*Task description*. Up to and including the line with "Other good options", copy the records below exactly from their first line.
BEGIN Supplied data
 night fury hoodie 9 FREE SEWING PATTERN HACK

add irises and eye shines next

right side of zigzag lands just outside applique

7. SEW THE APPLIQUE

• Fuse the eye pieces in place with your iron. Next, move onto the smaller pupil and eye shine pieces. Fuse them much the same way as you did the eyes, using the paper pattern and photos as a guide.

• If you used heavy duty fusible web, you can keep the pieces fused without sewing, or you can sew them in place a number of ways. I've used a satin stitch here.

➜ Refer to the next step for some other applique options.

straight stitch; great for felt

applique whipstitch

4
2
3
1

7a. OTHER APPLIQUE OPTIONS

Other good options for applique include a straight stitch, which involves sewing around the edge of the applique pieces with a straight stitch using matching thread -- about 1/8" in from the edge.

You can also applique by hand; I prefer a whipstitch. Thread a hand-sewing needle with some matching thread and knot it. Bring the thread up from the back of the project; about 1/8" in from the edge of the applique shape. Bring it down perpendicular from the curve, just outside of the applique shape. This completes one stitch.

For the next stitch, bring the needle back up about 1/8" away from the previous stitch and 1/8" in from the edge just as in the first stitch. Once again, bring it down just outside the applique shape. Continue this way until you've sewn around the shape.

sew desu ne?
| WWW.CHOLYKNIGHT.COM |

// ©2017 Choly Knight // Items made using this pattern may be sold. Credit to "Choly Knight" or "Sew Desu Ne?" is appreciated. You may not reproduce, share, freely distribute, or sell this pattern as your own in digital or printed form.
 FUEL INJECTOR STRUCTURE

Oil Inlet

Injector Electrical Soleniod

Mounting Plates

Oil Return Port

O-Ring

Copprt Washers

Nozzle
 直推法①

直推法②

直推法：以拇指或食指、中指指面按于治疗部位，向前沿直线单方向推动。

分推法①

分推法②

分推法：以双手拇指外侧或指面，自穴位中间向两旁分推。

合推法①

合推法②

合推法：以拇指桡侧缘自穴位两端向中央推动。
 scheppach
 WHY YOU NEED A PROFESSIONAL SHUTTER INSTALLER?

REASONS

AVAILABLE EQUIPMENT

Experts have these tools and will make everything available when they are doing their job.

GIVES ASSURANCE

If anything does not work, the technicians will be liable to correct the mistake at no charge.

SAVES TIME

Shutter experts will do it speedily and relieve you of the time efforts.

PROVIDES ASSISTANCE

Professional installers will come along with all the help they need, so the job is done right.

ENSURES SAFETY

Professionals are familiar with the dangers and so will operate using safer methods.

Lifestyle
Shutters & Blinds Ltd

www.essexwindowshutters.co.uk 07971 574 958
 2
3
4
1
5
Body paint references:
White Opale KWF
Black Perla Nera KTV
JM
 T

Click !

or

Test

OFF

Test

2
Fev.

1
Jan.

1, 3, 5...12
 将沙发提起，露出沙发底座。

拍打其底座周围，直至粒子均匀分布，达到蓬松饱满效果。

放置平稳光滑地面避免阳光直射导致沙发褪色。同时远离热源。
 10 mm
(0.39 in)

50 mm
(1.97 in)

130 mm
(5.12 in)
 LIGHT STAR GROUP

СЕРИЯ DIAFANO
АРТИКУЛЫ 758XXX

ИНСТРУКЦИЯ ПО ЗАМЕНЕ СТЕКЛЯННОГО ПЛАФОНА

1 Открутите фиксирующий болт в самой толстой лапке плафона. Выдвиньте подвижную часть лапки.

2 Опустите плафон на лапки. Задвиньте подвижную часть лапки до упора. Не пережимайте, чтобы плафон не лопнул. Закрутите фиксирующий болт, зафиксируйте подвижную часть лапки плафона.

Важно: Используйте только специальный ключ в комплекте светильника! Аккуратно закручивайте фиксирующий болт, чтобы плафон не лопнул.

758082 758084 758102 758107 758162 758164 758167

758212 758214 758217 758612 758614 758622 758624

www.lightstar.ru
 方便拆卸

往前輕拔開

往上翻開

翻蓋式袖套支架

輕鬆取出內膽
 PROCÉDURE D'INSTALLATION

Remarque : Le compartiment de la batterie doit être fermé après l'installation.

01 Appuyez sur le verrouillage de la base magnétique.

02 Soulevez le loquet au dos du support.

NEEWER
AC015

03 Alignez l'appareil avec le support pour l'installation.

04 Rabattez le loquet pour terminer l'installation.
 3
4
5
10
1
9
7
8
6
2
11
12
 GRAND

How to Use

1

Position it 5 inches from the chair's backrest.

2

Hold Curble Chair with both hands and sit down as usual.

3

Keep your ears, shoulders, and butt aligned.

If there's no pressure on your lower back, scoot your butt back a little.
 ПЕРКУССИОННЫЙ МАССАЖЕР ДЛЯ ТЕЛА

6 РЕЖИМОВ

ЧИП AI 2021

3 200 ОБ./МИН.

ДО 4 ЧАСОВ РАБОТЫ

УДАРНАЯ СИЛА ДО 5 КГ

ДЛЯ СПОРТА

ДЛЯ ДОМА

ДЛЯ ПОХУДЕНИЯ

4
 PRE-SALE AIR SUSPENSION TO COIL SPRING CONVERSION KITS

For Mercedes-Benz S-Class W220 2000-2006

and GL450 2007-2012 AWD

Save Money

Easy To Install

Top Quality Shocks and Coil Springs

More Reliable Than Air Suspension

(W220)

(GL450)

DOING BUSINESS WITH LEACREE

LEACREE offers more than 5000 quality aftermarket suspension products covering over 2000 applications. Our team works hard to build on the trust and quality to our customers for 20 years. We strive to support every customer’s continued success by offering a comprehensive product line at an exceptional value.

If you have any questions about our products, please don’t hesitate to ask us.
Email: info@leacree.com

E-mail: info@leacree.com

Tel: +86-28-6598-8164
END Supplied data
*Reply*.
 night fury hoodie 9 FREE SEWING PATTERN HACK

add irises and eye shines next

right side of zigzag lands just outside applique

7. SEW THE APPLIQUE

• Fuse the eye pieces in place with your iron. Next, move onto the smaller pupil and eye shine pieces. Fuse them much the same way as you did the eyes, using the paper pattern and photos as a guide.

• If you used heavy duty fusible web, you can keep the pieces fused without sewing, or you can sew them in place a number of ways. I've used a satin stitch here.

➜ Refer to the next step for some other applique options.

straight stitch; great for felt

applique whipstitch

4
2
3
1

7a. OTHER APPLIQUE OPTIONS

Other good options for applique include a straight stitch, which involves sewing around the edge of the applique pieces with a straight stitch using matching thread -- about 1/8" in from the edge.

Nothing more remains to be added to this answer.